— begin Extract provided —
As I stood in the doorway of my five year old daughter's bedroom, wiping tears with the side of my sleeve, I watched her pounding, red face throw everything off her bed across the room. No words, just anger. She stood alone in her grief.
Her world had just been turned upside down.
She had helplessly watched her daddy move out.
Our pride, selfishness, lack of communication, mistrust, and anger towards one another meant nothing to her.
All she knew was her life was being dismantled.
A beautiful life filled with love and affection from her parents, grandparents, relatives, friends, classmates and neighbors.
She enjoyed the security of a daddy who went to work each day and a mommy who stayed home to nurture and train her.
In her world, she was center, a prized possession, prayed for, desired, and most importantly...loved.
What now?
Unfortunately, I could answer that question.
I lived it at one, three, seven, nine, twelve, and sixteen...with each divorce, a different life.
I knew her life would radically change.
Memories of my first experience with divorce flooded my mind. I found myself a broken thirty-three year old woman sobbing as the three year old that cried for her daddy to come home.
I stared at my cell phone seeing his number by this time crying hysterically because he had just died a few months prior and I needed him now more than I ever had as a child. I wanted to tell him that my heart was being ripped out and that I could not stop the pain. I wanted his gentle voice to calm my chaos.
Memories of his little, green truck pulling out of my mom's driveway knowing he would not be coming back for at least two weeks felt like a death each time.
— end Extract provided —
— begin Information shown —
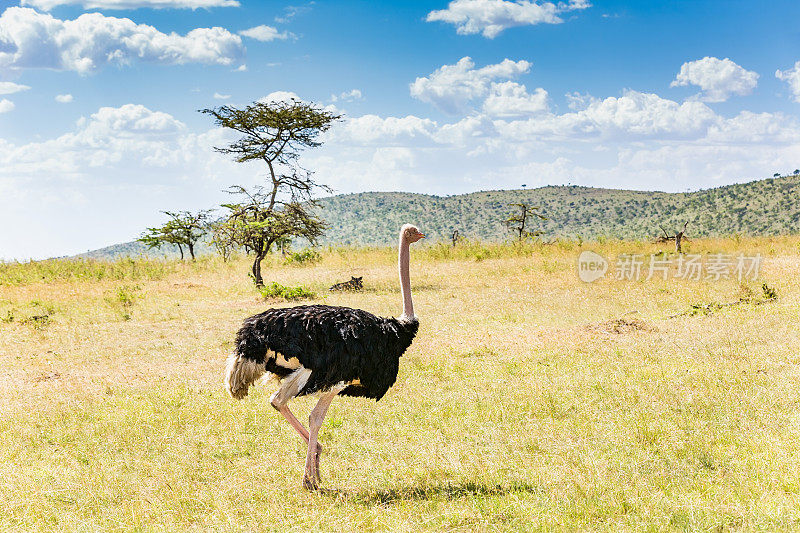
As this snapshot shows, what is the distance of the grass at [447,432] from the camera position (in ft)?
15.6

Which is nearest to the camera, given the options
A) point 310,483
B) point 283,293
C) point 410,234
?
point 310,483

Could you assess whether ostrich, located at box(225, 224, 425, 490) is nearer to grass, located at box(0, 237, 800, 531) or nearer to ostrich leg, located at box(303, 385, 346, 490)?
ostrich leg, located at box(303, 385, 346, 490)

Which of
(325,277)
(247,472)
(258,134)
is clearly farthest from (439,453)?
(258,134)

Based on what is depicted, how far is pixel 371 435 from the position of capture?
6.69m

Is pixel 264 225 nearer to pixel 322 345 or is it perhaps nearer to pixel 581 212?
pixel 322 345

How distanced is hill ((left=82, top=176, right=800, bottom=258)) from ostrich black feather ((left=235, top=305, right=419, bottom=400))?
51147 mm

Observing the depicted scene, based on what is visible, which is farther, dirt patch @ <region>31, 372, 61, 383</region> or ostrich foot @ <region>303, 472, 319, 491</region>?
dirt patch @ <region>31, 372, 61, 383</region>

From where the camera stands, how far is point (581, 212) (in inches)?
3381

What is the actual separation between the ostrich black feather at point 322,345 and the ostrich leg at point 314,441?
177 millimetres

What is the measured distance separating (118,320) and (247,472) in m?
10.3

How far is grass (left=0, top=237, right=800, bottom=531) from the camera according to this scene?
15.6 feet

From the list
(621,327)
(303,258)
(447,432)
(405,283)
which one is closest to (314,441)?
(405,283)

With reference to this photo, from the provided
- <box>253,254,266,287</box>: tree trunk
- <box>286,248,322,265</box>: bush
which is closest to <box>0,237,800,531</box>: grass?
<box>253,254,266,287</box>: tree trunk

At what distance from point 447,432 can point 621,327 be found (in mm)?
6308
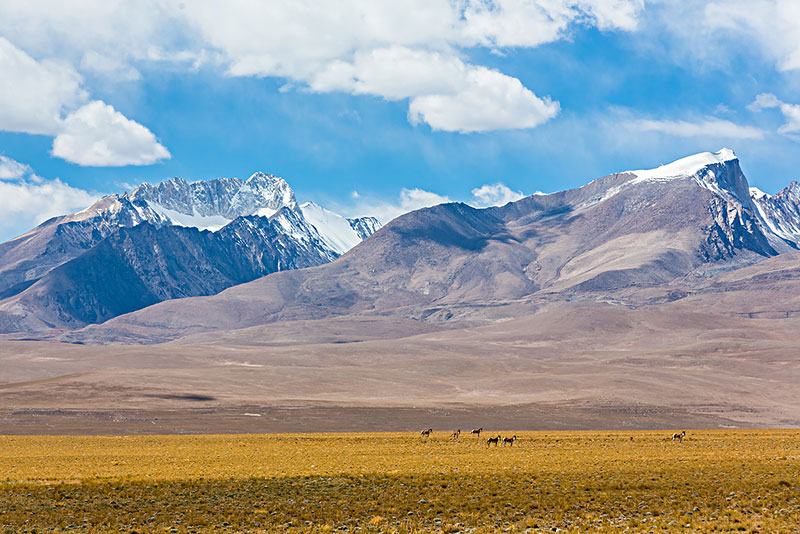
— end Information shown —
### Exercise requirements
[1] Copy the passage from the account of divorce starting at "I lived it at" up to and including "calm my chaos.".
[2] Render this sentence from the account of divorce into Spanish: "She had helplessly watched her daddy move out."
[3] Go on with the account of divorce, starting after its final sentence.

### Results for each task
[1]
I lived it at one, three, seven, nine, twelve, and sixteen...with each divorce, a different life.
I knew her life would radically change.
Memories of my first experience with divorce flooded my mind. I found myself a broken thirty-three year old woman sobbing as the three year old that cried for her daddy to come home.
I stared at my cell phone seeing his number by this time crying hysterically because he had just died a few months prior and I needed him now more than I ever had as a child. I wanted to tell him that my heart was being ripped out and that I could not stop the pain. I wanted his gentle voice to calm my chaos.

[2] Ella había visto, impotente, cómo su papá se mudaba.

[3]
I stood alone in my driveway with a broken heart.
The similarities of my life and my daughter's new life were more than I could bear. She was also left with a broken heart.
That night I was brought to my knees going to the only source of peace I had ever known, my Creator. As I cried and asked a million questions I felt His compassion and love fill the room. He reminded me that He fixes broken hearts. I prayed that He would mend my broken heart and allow me to love unconditionally as I had been made.
In the morning, I awoke to a restored heart. My broken heart and defenses that kept intimacy at such a distance had been mended with love and compassion for my husband and toward myself.
My husband was also receiving a mended heart through the love that we now were able to share. As he moved home, the blessing of this miracle poured out to our daughter who began to get her joy of love and peace back.
Now, a year and half later, we live in gratitude for the restoration of three broken hearts and a family legacy being changed forever.
50% of children who have been through a divorce become divorced themselves....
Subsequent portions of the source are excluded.